INSTRUCTION:
Copy the Pareto frontier passage below word for word, from its first sentence to its last.

DOCUMENT TEXT:
The plot below visualizes trade-offs between accuracy and fairness across every possible model. The x-axis of the graph is error (1 - accuracy) while the y-axis is a measure of unfairness (higher values are less fair using some definition of group fairness). Each point in the graph represents a fully-trained model with a particular threshold (not shown). The position of each point indicates its error and unfairness compared to other models. In short, this plot shows the space of every possible model, their accuracy, and their fairness.

Graph showing the Pareto frontier

Although, in general, there is a trade-off between accuracy and fairness, some models are clearly worse in both.

The models in the top-right quadrant exhibit both high error and high unfairness.
The models in the bottom-right quadrant exhibit high error but low unfairness.
The models in the top-left quadrant exhibit low error but high unfairness.
The models in the bottom-left quadrant exhibit low error and low unfairness.

The Pareto frontier refers to the models that are optimal according to some combination of trade-offs, in this case error and unfairness. In the plot, the curve connects the points for all the models on the Pareto frontier. All points off this curve can be improved in either fairness, accuracy, or both without any loss in the other dimensions. Informally, we can say that the “best” models lie on the Pareto frontier.

The Pareto frontier does not indicate which trade-off you should choose along its curve. It just represents the set of “best” choices. The relative importance of fairness and accuracy depends on the context you are working in and it cannot make that judgment for you. In some sense, it’s just a more quantitative way of reasoning about the trade-offs, but humans are still responsible for resolving the ethical dilemma themselves.

COLLECTED MATERIAL:
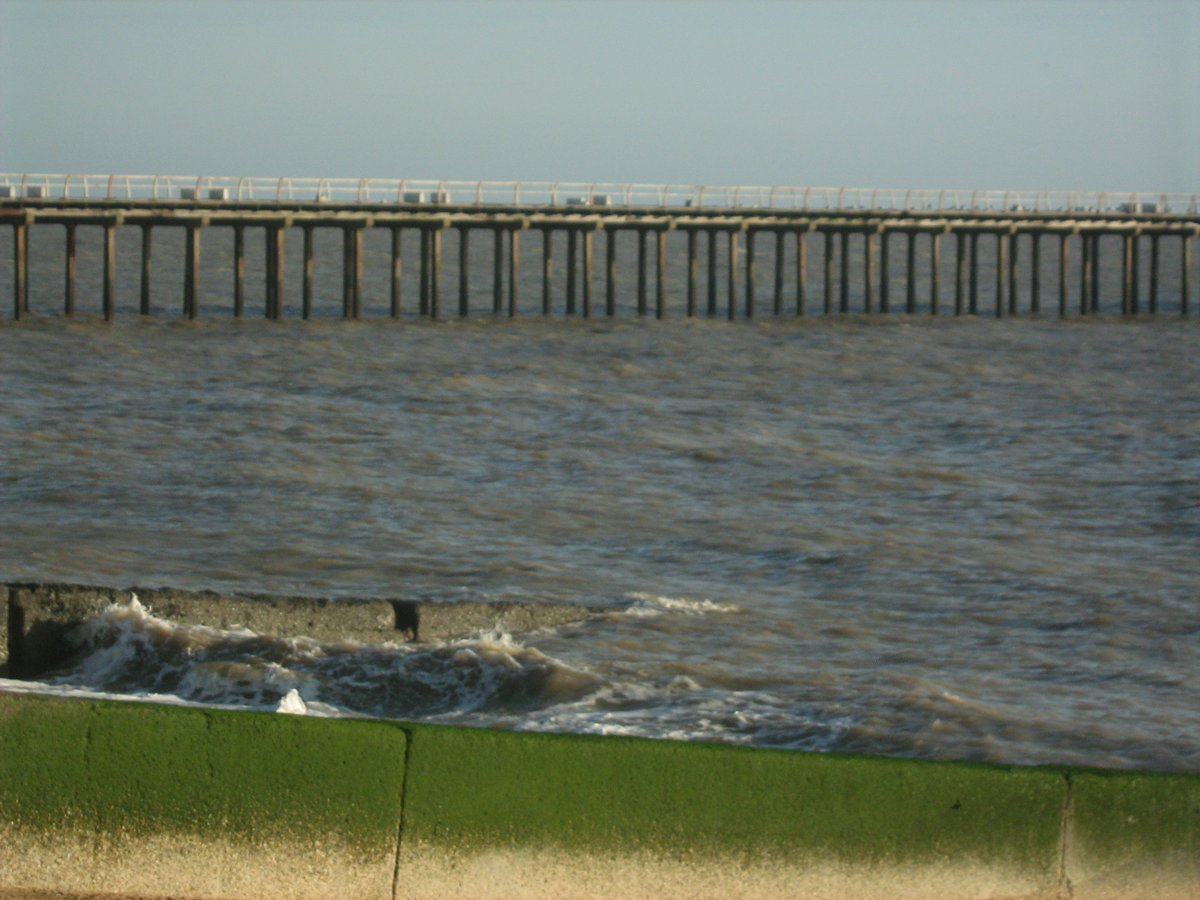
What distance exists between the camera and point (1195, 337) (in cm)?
4353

OUTPUT OF THE TASK:
The plot below visualizes trade-offs between accuracy and fairness across every possible model. The x-axis of the graph is error (1 - accuracy) while the y-axis is a measure of unfairness (higher values are less fair using some definition of group fairness). Each point in the graph represents a fully-trained model with a particular threshold (not shown). The position of each point indicates its error and unfairness compared to other models. In short, this plot shows the space of every possible model, their accuracy, and their fairness.

Graph showing the Pareto frontier

Although, in general, there is a trade-off between accuracy and fairness, some models are clearly worse in both.

The models in the top-right quadrant exhibit both high error and high unfairness.
The models in the bottom-right quadrant exhibit high error but low unfairness.
The models in the top-left quadrant exhibit low error but high unfairness.
The models in the bottom-left quadrant exhibit low error and low unfairness.

The Pareto frontier refers to the models that are optimal according to some combination of trade-offs, in this case error and unfairness. In the plot, the curve connects the points for all the models on the Pareto frontier. All points off this curve can be improved in either fairness, accuracy, or both without any loss in the other dimensions. Informally, we can say that the “best” models lie on the Pareto frontier.

The Pareto frontier does not indicate which trade-off you should choose along its curve. It just represents the set of “best” choices. The relative importance of fairness and accuracy depends on the context you are working in and it cannot make that judgment for you. In some sense, it’s just a more quantitative way of reasoning about the trade-offs, but humans are still responsible for resolving the ethical dilemma themselves.